Надо отдать должное Тухачевскому: он умел приноравливаться к различным людям и ситуациям. Возможно, такова была его установка на жизнь: используй все возможности для того, чтобы достичь своих целей; используй для этого самых разных людей, играй на их слабостях. А цель у него была, как показал весь его жизненный путь, подняться как можно выше по лестнице власти.

Весной 1918 года по рекомендации своего давнего приятеля, а тогда члена ВЦИК Н.Н. Кулябко и секретаря ВЦИК А.С. Енукидзе Тухачевский вступил в РКП(б), работая в военном отделе ВЦИК. Чуть позже он вошел в доверие к Троцкому. Это обстоятельство позволило ему в кратчайшие сроки сделать головокружительную карьеру. О некоторых его шагах на этом пути убедительно написал публицист-исследователь Г.В. Смирнов. Он привел телеграмму, посланную Тухачевским Кулябко 8 июля 1918 года: «Тщательно подготовленная операция Первой армии закончилась блестяще. Чехословаки разбиты и Сызрань взята с бою. Командарм 1-й Тухачевский».

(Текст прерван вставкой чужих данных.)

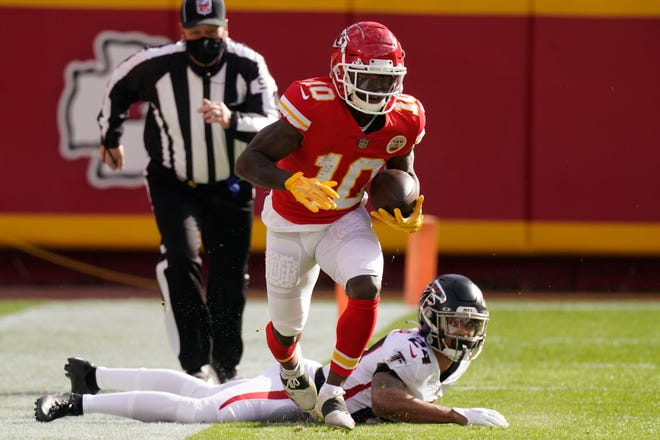 Kansas City Chiefs wide receiver Tyreek Hill (10) runs down the sideline after evading a tackle by Atlanta Falcons A.J. Terrell during a game Dec. 27 in Kansas City.
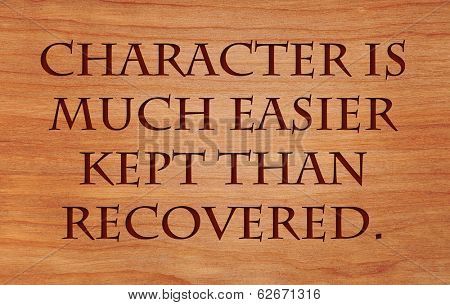 Character is much easier kept than recovered - quote by Thomas Paine on wooden red oak background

«Из этой удивительной телеграммы следует, — продолжает Смирнов, — что, во-первых, Михаил Николаевич, прежде не командовавший даже ротой, не только легко справился с командованием армией, но и привел ее к победе через каких-нибудь двенадцать дней после вступления в командование. А во-вторых, что он первым, раньше всех других начал применять эпитет «блестящий» в оценке своей собственной деятельности!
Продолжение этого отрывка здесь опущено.